MULTI-FACTOR DESIGNED EXPERIMENTS FOR COMPUTATIONAL PERFORMANCE MEASUREMENT ANALYSIS (CPM&A) OF PARALLEL DISTRIBUTED BIG DATA SYSTEMS AND SPAMHAUS DATA ANALYSIS
thesisposted on 2020-12-10, 20:42 authored by Yuying SongYuying Song
Big Data analysis is of great challenges in practice. The data set sizes will grow quickly. And analysing big dataset in a timely manner is critical. In fact, computational performance depends very heavily, not just on size, but on the computational complexity of the analytic routines used in the analysis. Datasets that have computational challenges have a very wide range of sizes. Furthermore, the hardware power available to the data analyst is also an important factor. Improvements in performance from better measurement and analysis can be provided for wide ranges of dataset size, computational complexity, and hardware power. In my first part of dissertation, I will develop an overall framework of practices that can provide guidance to big data platform performance measurement. It has two main impacts, one is to provide a rigorous and comprehensive performance experiment framework on computing methods and systems for big-data analytics by bringing the statistical thinking, the statistical experimental design, and the statistical modeling to the research community. The other is to enhance performance improvement by providing a much better understanding of performance.

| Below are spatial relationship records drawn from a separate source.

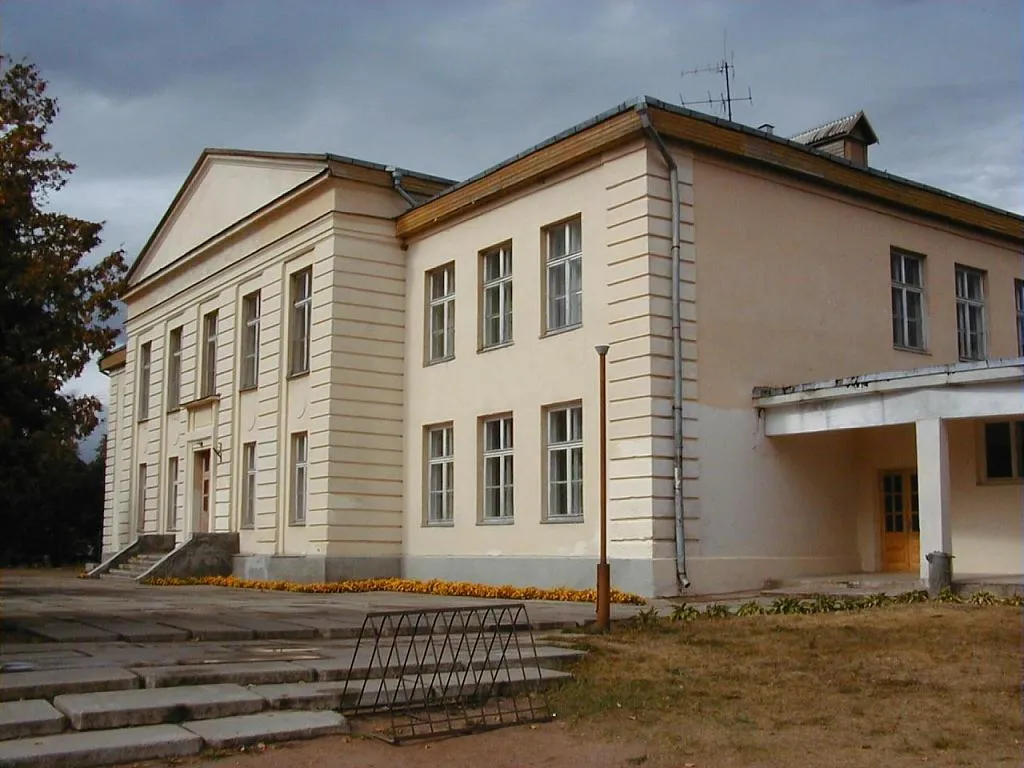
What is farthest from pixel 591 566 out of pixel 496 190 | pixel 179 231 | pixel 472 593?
pixel 179 231

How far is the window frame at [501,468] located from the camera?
2048 centimetres

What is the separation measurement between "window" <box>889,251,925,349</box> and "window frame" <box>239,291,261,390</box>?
13881mm

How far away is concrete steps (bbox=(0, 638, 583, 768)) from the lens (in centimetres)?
722

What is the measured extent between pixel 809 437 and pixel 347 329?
924cm

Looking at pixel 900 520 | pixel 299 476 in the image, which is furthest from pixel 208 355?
pixel 900 520

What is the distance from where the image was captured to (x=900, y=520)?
1950cm

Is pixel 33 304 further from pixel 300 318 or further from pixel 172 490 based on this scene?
pixel 172 490

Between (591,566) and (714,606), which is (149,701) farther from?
(591,566)

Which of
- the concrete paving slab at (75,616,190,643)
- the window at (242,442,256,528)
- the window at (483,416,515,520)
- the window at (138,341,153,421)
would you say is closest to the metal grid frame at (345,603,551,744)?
the concrete paving slab at (75,616,190,643)

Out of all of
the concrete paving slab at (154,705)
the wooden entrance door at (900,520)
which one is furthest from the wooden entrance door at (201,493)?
the concrete paving slab at (154,705)

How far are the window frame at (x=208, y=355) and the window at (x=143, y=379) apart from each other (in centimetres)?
500

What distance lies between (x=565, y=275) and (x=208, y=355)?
42.1 feet

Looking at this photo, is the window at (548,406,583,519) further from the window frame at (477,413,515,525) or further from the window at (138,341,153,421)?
the window at (138,341,153,421)

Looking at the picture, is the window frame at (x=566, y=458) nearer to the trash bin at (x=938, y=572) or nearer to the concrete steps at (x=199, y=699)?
the trash bin at (x=938, y=572)
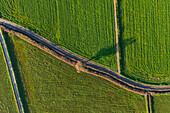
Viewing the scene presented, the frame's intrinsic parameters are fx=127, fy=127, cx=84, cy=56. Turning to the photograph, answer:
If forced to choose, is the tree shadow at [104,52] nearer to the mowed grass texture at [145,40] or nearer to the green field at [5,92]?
the mowed grass texture at [145,40]

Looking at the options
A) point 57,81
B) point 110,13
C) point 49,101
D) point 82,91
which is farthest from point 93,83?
point 110,13

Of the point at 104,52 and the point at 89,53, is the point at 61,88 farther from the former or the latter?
the point at 104,52

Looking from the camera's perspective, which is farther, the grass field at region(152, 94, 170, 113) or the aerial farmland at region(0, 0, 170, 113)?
the grass field at region(152, 94, 170, 113)

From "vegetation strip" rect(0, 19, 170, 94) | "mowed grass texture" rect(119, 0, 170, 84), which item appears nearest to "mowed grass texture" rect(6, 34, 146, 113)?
"vegetation strip" rect(0, 19, 170, 94)

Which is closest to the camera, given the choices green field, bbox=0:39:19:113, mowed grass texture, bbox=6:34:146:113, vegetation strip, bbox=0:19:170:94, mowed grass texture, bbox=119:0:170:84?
mowed grass texture, bbox=119:0:170:84

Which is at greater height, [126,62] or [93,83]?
[126,62]

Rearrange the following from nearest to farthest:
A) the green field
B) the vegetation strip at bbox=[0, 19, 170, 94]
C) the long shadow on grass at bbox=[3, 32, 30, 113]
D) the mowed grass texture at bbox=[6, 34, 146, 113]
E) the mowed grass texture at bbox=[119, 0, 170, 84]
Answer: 1. the mowed grass texture at bbox=[119, 0, 170, 84]
2. the vegetation strip at bbox=[0, 19, 170, 94]
3. the mowed grass texture at bbox=[6, 34, 146, 113]
4. the long shadow on grass at bbox=[3, 32, 30, 113]
5. the green field

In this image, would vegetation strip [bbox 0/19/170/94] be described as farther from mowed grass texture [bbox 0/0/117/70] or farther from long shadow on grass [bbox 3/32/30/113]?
long shadow on grass [bbox 3/32/30/113]

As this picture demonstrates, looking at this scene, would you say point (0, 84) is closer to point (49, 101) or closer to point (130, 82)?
point (49, 101)
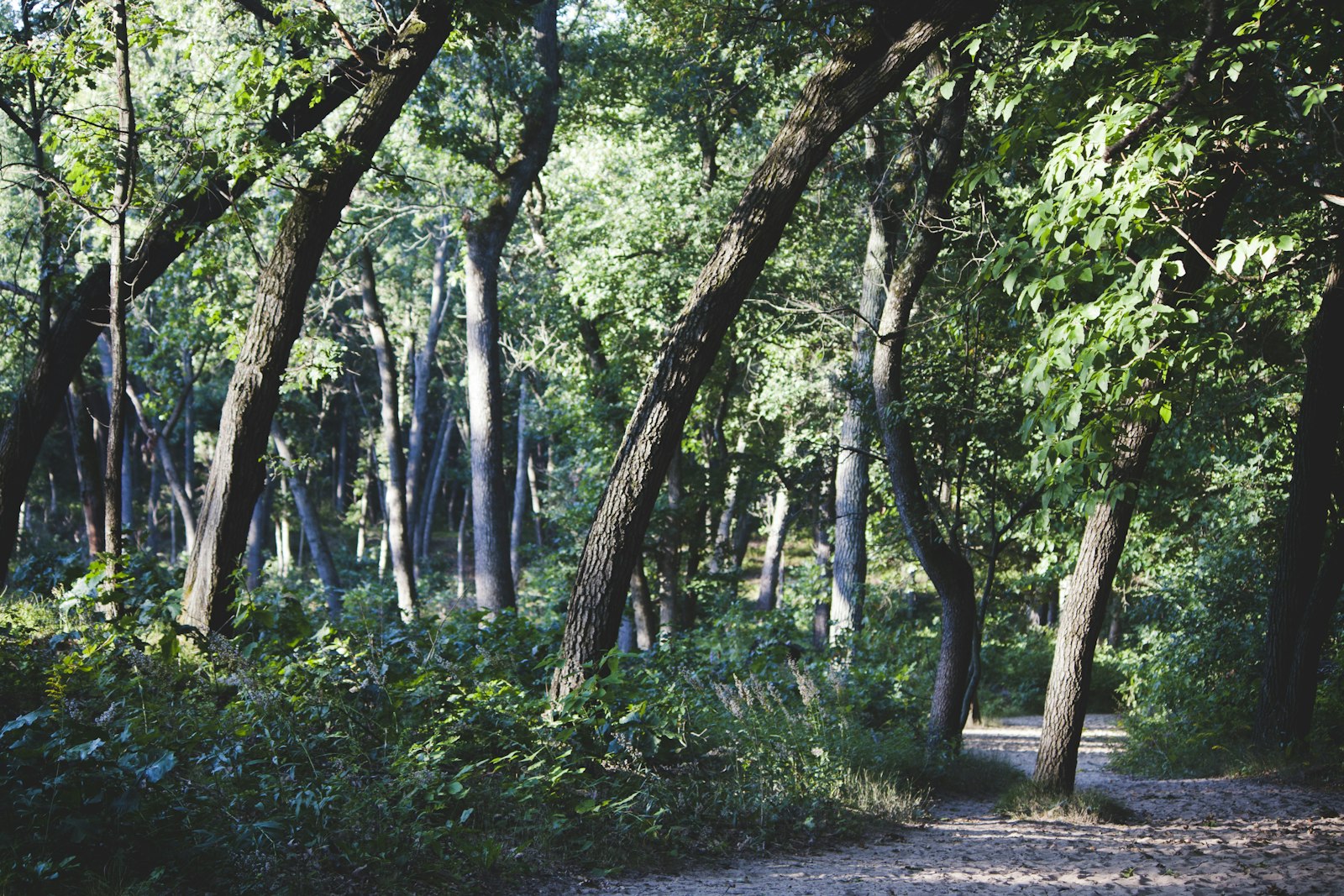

In the second part of the dissertation, I will analyze a 1TB Spamhaus Blacklisted Data by applying Divide and Recombine on Hadoop. The spamhaus data was collected from the Stanford mirror of the Spamhaus Internet IP address and domain name blacklist site. The Spamhaus service classifies IP addresses and domain names as blacklisted or not based on many sources of information and many factors such as being a major conduit for spam. Queries are sent to the site about the status of an IP address or domain name, whether it is blacklisted or not, and if blacklisted the cause. The processed data consist of values of 13 variables for each of 13,178,080,366 queries during 8 months. Subject matter divisions will be carried out and the blacklisted properties will be analyzed. The data were analyzed on Professor Cleveland's 10-node cluster, wsc; it has a little over 1 TB of memory and 200 cores. An important property of the blacklisting and its cause were discovered.